> [Extract provided]:
- - - - -

- Directed by: George Bloomfield
- Written by: novel Mordecai Richler screenplay Tim Burns
- Produced by: Greg Dummett Christina Jennings
- Starring: Max Morrow Gary Busey
- Cinematography: Gerald Packer
- Edited by: Ralph Brunjes
- Music by: Jono Grant
- Production company: Canadian Broadcasting Corporation (CBC)
- Distributed by: Odeon Films
- Release date: 8 October 1999;
- Running time: 96 minutes
- Countries: Canada United States
- Language: English

= Jacob Two Two Meets the Hooded Fang (1999 film) =

Jacob Two Two Meets The Hooded Fang is a 1999 film adaptation of the novel of the same name by Mordecai Richler.

==Synopsis==
This humorous children's story recounts the adventure of a young boy who strives to be heard. As The Globe and Mail writer James Bradshaw writes, Jacob Two-Two is "two plus two plus two years old, has two brothers and two sisters, and has to say everything twice just to be heard; odd numbers aren't his thing." This quirk gives rise to his nickname "Two-Two". One day, he decides to buy the groceries for his parents, where he says, typically for Two-Two: "I want two pounds of firm, ripe tomatoes. I want two pounds of firm, ripe tomatoes." Misunderstanding Jacob, the clerk threatens to have him arrested for "insulting a grown-up"; Jacob runs from the store and eventually finds himself in court. He is sentenced to two years, two months, two weeks and two minutes by the judge (Ice-T) in the Children's Prison hundreds of miles away from civilization. His place of punishment is a dark, dirty dungeon-like place where the children work and are kept in cells. There are the three head characters, Master Fish, a fish/human, Mistress Fowl, a bird-like woman and the Hooded Fang himself. They also have green henchmen who spray "slime resistors" at the children to prevent them escaping. Two child agents try to help him out, as the children also devise a plan for escape.

==Production==
Costume design was by Linda Muir, who had won awards for costume design on Exotica and Lilies, both Genie Award winners for best picture.

- - - - -

> [Data shown]:

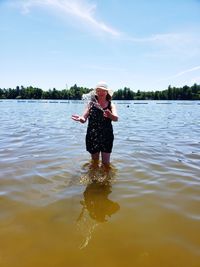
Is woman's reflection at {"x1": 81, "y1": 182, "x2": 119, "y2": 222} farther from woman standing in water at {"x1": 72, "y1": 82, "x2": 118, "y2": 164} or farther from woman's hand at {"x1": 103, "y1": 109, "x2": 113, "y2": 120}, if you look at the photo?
woman's hand at {"x1": 103, "y1": 109, "x2": 113, "y2": 120}

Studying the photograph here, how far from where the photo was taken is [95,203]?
5.79m

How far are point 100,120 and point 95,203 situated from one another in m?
2.80

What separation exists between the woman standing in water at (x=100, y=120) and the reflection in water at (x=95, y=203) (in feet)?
2.37

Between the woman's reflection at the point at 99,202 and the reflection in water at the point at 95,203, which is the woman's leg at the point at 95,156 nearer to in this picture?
the reflection in water at the point at 95,203

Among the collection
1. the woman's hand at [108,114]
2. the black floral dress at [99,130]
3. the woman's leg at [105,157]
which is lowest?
the woman's leg at [105,157]

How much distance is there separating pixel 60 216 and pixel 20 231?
2.59 ft

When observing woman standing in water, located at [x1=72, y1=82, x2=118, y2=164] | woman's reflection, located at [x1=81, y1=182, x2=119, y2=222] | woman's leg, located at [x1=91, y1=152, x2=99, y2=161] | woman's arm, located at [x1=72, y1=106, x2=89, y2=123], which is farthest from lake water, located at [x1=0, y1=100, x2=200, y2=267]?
woman's arm, located at [x1=72, y1=106, x2=89, y2=123]

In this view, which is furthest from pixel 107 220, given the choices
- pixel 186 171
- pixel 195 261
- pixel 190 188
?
pixel 186 171

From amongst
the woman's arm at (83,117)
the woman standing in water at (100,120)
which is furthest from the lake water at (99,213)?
the woman's arm at (83,117)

- - - - -

Using the film article, answer these:
(a) Who wrote the music for the film?
(b) Who plays the judge who sentences Jacob?
(c) Who did the costume design?

(a) Jono Grant
(b) Ice-T
(c) Linda Muir